If running your business to '90s standards is acceptable, sure, you can use AI to automate your manual processes with the same error rate and keep doing the same thing indefinitely.

But if the competitors have real software engineers and have used them to actually improve reliability, you'll be left behind.

rglullis 4 hours ago | parent [-]

What software engineers are being hired to work on:

    - A facilities management company
    - A bar/restaurant with a staff of 8
    - An Architecture office
    - A Law Firm with 10 associates
    - A day care
    - A car repair shop
    - A cement factory 
    - A family-owned hotel 
    - A conference/event organizer
    - A video production crew
    - A roofing company
lmm 4 hours ago | parent [-]

Ok, but if your competitors are getting/using software from a supplier who has real software engineers, and using that to operate at a higher level of reliability, then the same argument goes through.

rglullis 2 hours ago | parent [-]

Sorry, but that logic is pure cope.

If you want to go down the value chain, then by definition the less valuable the software is and the easier to be commoditized. The automation is not going to help just the manager-turned-vibecoder, it's also going to help professionals to create FOSS alternatives that can be robust enough.

It's not going to happen overnight, but the trend is there.

lmm an hour ago | parent [-]

> If you want to go down the value chain, then by definition the less valuable the software is and the easier to be commoditized.

I'm not sure that holds for what we're talking about - high-value software can afford to be somewhat flaky because it delivers enough value when it works to make up for it, software that's only marginally worthwhile needs to be reliable because if it isn't then it's not worth the bother.
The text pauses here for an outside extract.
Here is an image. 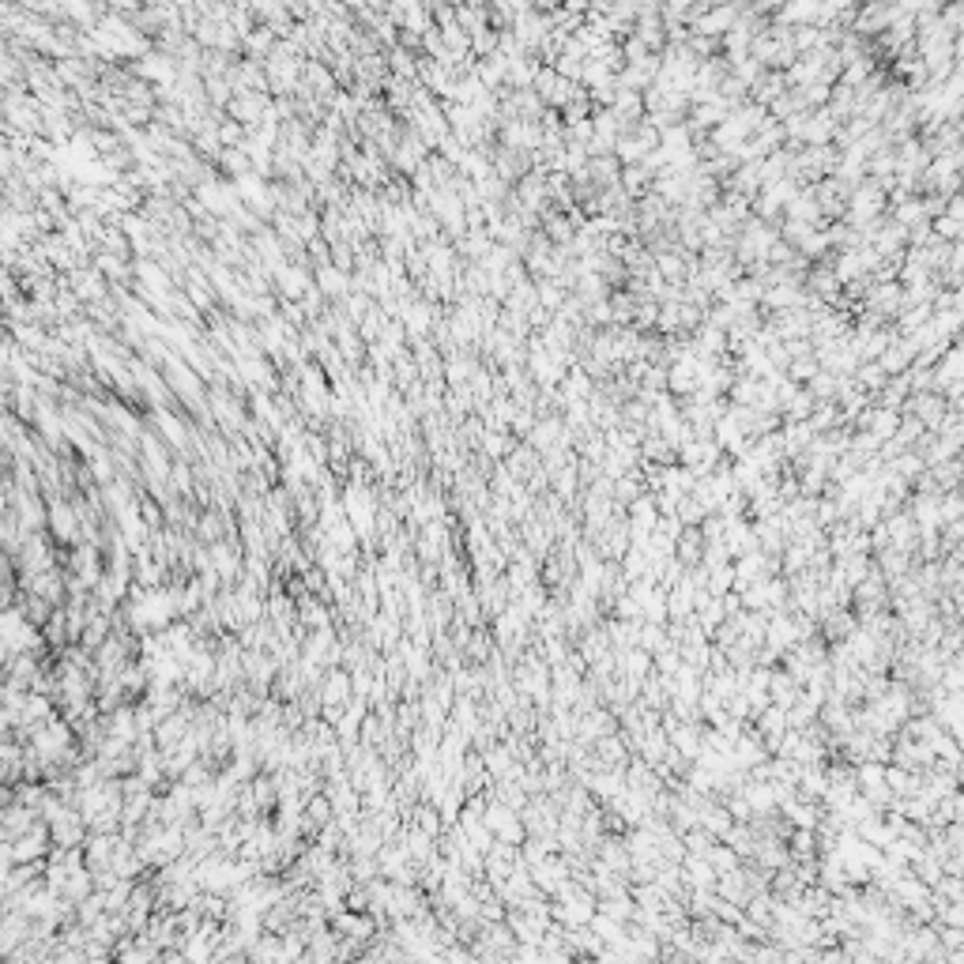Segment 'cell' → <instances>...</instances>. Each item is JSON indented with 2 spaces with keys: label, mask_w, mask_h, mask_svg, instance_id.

Commoditized fields are more competitive.

> The automation is not going to help just the manager-turned-vibecoder, it's also going to help professionals to create FOSS alternatives that can be robust enough.

Not convinced. In my experience these tools don't really help with creating high-quality software. Maybe they'll get there eventually (at which point we're all out of a job), but right now they can't "hit the high notes".

rglullis 9 minutes ago | parent [-]

> Commoditized fields are more competitive.

Doesn't that also lead to the conclusion that "software engineers" are going to lose their ability to command high salaries, if the real value is in the domain expertise and not in the ability of optimizing some part of the business process?